Der Haltepunkt Porschdorf der Sebnitztalbahn liegt im unteren Sebnitztal unweit der Stelle, an der sich Sebnitz und Polenz zum Lachsbach vereinigen und der Elbe zueilen. Vom Bahnhof führen die Markierungen »Rotpunkt« und »Blaustrich« auf der für den öffentlichen Verkehr gesperrten Zufahrtsstraße (Sebnitztalstraße) zur Bushaltestelle an der Straße Porschdorf–Hohnstein, folgen ihr kurz aufwärts Richtung Hohnstein und trennen sich an der Ausmündung des Tiefen Grunds - Der vom Brand durch den Tiefen Grund herabführende Blaustrich-Wanderweg bildet die Rückroute, während der Hinweg der Rotpunkt-Markierung links in das Polenztal folgt.

Bis zur nahen Frinzthalmühle folgt der Weg einer kaum befahrenen Stichstraße, dann taucht er in die Wälder am Fuß des Frinzbergs ein. Schon zur Zeit der Krokusblüte lohnt die Wanderung durch das zu jeder Jahreszeit idyllische Wald- und Wiesental der Polenz, das bald rechts überragt wird von den mehr als 100m hohen Brandwänden. Schließlich erreicht der Rotstrich-Weg beim Kletterfelsen Polenztalwächter an der (ehemaligen) Ausflugsgaststätte »Waltersdorfer Mühle« die Grenze des Nationalparks Sächsische Schweiz.

Hier beginnt der schönste Abschnitt des Polenztals. In kaum merklichem Anstieg folgt der Weg diesem wunderschönen Tal, das zwar beidseits von hohen Wandfluchten flankiert wird, aber dennoch licht und weit erscheint.
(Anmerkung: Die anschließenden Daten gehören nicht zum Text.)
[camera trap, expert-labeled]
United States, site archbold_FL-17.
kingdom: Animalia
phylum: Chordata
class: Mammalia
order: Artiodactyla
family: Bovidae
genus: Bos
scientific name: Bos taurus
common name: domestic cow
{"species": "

Mehrfach laden Wiesenstreifen längs des Ufers dazu ein, zu rasten. Zuletzt rücken die Felsen enger zusammen, dann erreicht der Weg die Gaststätte »Polenztal«.

Am Hockstein

Der mehr als 150m aus dem Polenztal an der Grenze zwischen dem Granit- und dem Sandsteingebirge aufragende Hockstein (291m) trägt Reste einer mittelalterlichen Burganlage und ist einer der faszinierendsten Aussichtsfelsen der Sächsischen Schweiz. Von der Gaststätte Polenztal (Parkplatz) führt die Blaustrich-Markierung kurz weiter aufwärts im Polenztal und wechselt dann links hinauf Richtung Hockstein, begleitet von den Tafeln des Lehrpfads Hohnstein.

Nach etwa zehnminütigem Stufensteigen erreicht der Weg den hier überhängenden Gipfelaufbau des Hocksteins, der Blick fällt über das Polenztal hinweg auf die Burgstadt Hohnstein; blümelgrundseitig öffnet sich hier die stark versandete, 20m lange und 6m breite Hockstein- oder Wolfshöhle. Nach einer Leiterpassage durch die schmale Wolfsschlucht, deren oberen Ausgang ein gotisierender Spitzbogen überhöht, erreicht der Blaustrich-Wanderweg die allseits isoliert aufragenden, recht kleinen Gipfelflächen, die durch Stegbrücken verbunden sind.

Neben der Schutzhütte ist ein Mühlespiel in den Boden geritzt. Nordwärts schweift der Blick auf das granitische V-Tal, ostwärts auf die Burgstadt Hohnstein und südlich von Hohnstein in den Beginn des Sandstein-Canyons. Vor allem der durch keine technogenen Fremdkörper gestörte Blick auf die Felsen und Wälder des Sandsteinbereichs ist von einzigartiger Schönheit. Es lohnt, dem Blaustrich-Wanderweg bis zur steinernen Teufelsbrücke (1821) zu folgen, die im 19. Jh. ein beliebtes Motiv für Maler war und wiederum einen sehr schönen Ausblick gewährt.

Brandaussicht

Vom Hockstein geht es zurück zur Gaststätte »Polenztal«, von dort führt die Blaustrich-Markierung aufwärts in Richtung der Burgstadt Hohnstein. Am ehemaligen Bärengarten zweigt der mit dem Zeichen »Grünstrich« markierte Halbenweg rechts in den Hang über dem Polenztal ab. Von diesem Forststeig lohnt bald darauf der kurze Abstecher durch das Kalte Loch zur Gautschgrotte, einer Höhlung unter einem 18m hohen Felsüberhang. Das Sickerwasser, das vom Überhang tropft, gefriert im Winter zu malerischen Eisvorhängen und -säulen mit einer Dicke von bis zu 4m.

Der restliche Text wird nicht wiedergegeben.